Europejscy obserwatorzy na granicy
Syria zgodziła się na obecność straży granicznej z Unii Europejskiej na granicy z Libanem. Europejscy obserwatorzy nie będą uzbrojeni ani umundurowani. Ma ich być kilkuset.
Prezydent Asad zaakceptował propozycję wysłania strażników granicznych z Unii, którzy będą kontrolować przepływ broni między Syrią a Libanem - oświadczył premier Włoch Romano Prodi. Dodał, że strażnicy ci "będą dysponować wszystkimi narzędziami, potrzebnymi do kontroli przepływu broni do południowego Libanu".
Szczegóły wysłania unijnych obserwatorów na granicę libańsko- syryjską zostaną omówione w przyszłym tygodniu w Brukseli.
Podczas rozmowy z dziennikarzami w Bari na południu Włoch Prodi ujawnił, że w ostatnich dniach kilkakrotnie kontaktował się z prezydentem Syrii, a przedmiotem ich rozmów była kontrola granicy libańsko-syryjskiej.
- Według nas - dodał włoski premier - przez tę granicę, tak bardzo przepuszczalną, przesyłane są znaczne ilości broni do południowego Libanu.
Dlatego Prodi zaproponował Asadowi rozmieszczenie na granicy wysłanników UE, którzy mają ogromne doświadczenie w prowadzeniu kontroli granicznych.
Jak wyjaśnił szef włoskiego rządu, obserwatorzy ci, zgodnie z ustaleniami "szanując suwerenność Syrii nie będą mieli ani broni, ani mundurów". Dzięki ich obecności - zauważył - misja sił pokojowych UNIFIL w południowym Libanie będzie bezpieczniejsza. - Będzie to także dodatkowa gwarancja bezpieczeństwa dla Izraela - oświadczył Prodi, wyrażając jednocześnie zadowolenie z gotowości Damaszku do współpracy ze społecznością międzynarodową.
Wcześniej władze Syrii obiecały sekretarzowi generalnemu ONZ rozmieszczenie na swej granicy z Libanem wojsk w sile batalionu, by udaremnić przemyt broni dla Hezbollahu. Batalion liczy 600-800 żołnierzy.
Syria, która razem z Iranem popiera Hezbollah, oskarżana jest przez Izrael i USA o dostarczanie broni libańskim radykałom.
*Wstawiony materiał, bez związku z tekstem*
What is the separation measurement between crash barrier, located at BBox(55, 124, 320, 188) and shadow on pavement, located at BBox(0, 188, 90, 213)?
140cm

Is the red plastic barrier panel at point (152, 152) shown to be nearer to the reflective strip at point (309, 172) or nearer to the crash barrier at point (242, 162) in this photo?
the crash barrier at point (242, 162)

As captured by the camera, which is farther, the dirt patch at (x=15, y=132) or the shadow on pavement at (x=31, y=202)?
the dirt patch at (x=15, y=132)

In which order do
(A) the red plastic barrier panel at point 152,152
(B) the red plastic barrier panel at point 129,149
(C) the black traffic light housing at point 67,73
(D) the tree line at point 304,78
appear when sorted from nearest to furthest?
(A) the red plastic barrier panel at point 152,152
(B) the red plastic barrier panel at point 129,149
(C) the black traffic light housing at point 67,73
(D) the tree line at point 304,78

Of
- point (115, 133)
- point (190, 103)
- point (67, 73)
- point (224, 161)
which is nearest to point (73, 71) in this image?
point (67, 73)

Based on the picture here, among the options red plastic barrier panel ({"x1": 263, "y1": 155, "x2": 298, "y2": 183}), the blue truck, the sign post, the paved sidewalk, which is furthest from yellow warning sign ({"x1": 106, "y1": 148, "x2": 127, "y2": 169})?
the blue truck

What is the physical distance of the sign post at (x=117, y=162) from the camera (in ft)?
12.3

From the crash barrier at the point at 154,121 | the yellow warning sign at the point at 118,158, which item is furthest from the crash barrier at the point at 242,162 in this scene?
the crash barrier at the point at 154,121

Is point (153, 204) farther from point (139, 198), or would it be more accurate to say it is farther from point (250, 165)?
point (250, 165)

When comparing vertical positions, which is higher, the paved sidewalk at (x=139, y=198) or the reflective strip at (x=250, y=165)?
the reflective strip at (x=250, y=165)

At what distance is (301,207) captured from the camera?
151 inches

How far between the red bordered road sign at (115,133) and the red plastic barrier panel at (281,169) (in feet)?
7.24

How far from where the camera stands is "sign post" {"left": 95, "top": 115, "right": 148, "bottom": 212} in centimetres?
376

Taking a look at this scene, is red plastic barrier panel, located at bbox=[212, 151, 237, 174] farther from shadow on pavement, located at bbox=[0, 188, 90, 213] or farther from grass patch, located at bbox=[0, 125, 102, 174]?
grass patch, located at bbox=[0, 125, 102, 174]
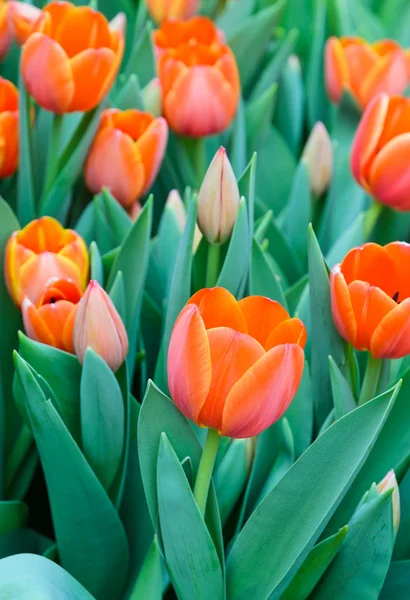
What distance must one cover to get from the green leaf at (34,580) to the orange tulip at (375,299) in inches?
9.7

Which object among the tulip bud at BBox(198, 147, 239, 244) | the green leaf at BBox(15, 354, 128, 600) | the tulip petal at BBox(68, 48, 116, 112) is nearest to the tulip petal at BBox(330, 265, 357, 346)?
the tulip bud at BBox(198, 147, 239, 244)

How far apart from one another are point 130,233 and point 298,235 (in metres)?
0.30

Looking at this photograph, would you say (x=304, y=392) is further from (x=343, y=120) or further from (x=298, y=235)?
(x=343, y=120)

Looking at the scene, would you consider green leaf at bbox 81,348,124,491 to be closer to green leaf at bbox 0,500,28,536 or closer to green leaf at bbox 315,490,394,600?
green leaf at bbox 0,500,28,536

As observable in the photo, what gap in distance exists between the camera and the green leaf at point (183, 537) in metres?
0.46

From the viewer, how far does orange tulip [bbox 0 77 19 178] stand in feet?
2.46

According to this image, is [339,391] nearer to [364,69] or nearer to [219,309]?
[219,309]

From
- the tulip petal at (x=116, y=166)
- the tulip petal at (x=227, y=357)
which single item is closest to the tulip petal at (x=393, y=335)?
the tulip petal at (x=227, y=357)

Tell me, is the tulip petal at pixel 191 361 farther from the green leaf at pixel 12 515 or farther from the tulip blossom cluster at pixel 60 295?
the green leaf at pixel 12 515

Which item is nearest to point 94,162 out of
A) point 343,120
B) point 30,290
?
point 30,290

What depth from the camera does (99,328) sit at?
21.6 inches

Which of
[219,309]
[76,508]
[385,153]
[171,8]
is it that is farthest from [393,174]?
[171,8]

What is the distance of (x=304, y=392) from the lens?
0.63 meters

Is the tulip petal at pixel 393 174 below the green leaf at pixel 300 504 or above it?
above
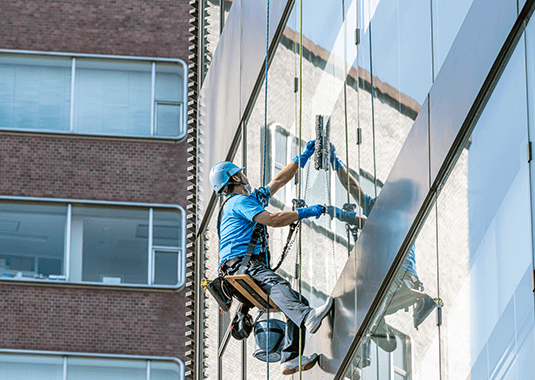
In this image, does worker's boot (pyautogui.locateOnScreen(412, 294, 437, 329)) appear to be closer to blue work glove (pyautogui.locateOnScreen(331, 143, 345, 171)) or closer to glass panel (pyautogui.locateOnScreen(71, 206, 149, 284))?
blue work glove (pyautogui.locateOnScreen(331, 143, 345, 171))

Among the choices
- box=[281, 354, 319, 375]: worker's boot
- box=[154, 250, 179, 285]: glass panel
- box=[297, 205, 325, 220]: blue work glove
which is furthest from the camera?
box=[154, 250, 179, 285]: glass panel

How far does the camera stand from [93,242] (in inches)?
1014

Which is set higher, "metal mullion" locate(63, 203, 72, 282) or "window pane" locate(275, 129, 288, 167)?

Podczas swej wizyty na Bliskim Wschodzie w zeszłym tygodniu sekretarz generalny ONZ Kofi Annan uzyskał od Damaszku zapewnienia, że będzie on przeciwdziałał przerzutowi broni dla Hezbollahu.
Assad przyjął również ofertę pomocy w wyposażeniu i szkoleniu syryjskich sił oraz "międzynarodowej ekspertyzy". Sekretarz ONZ wyjaśnił, że o taką ekspertyzę zwrócił się do Niemiec.
W związku z napływem broni do Libanu rozmieszczenia na granicy syryjsko-libańskiej oenzetowskich sił pokojowych (UNIFIL) domagał się Izrael. Takiemu rozwiązaniu sprzeciwił się jednak rząd w Bejrucie, wzbudziło ono też niezadowolenie Syrii, która zagroziła zamknięciem granicy.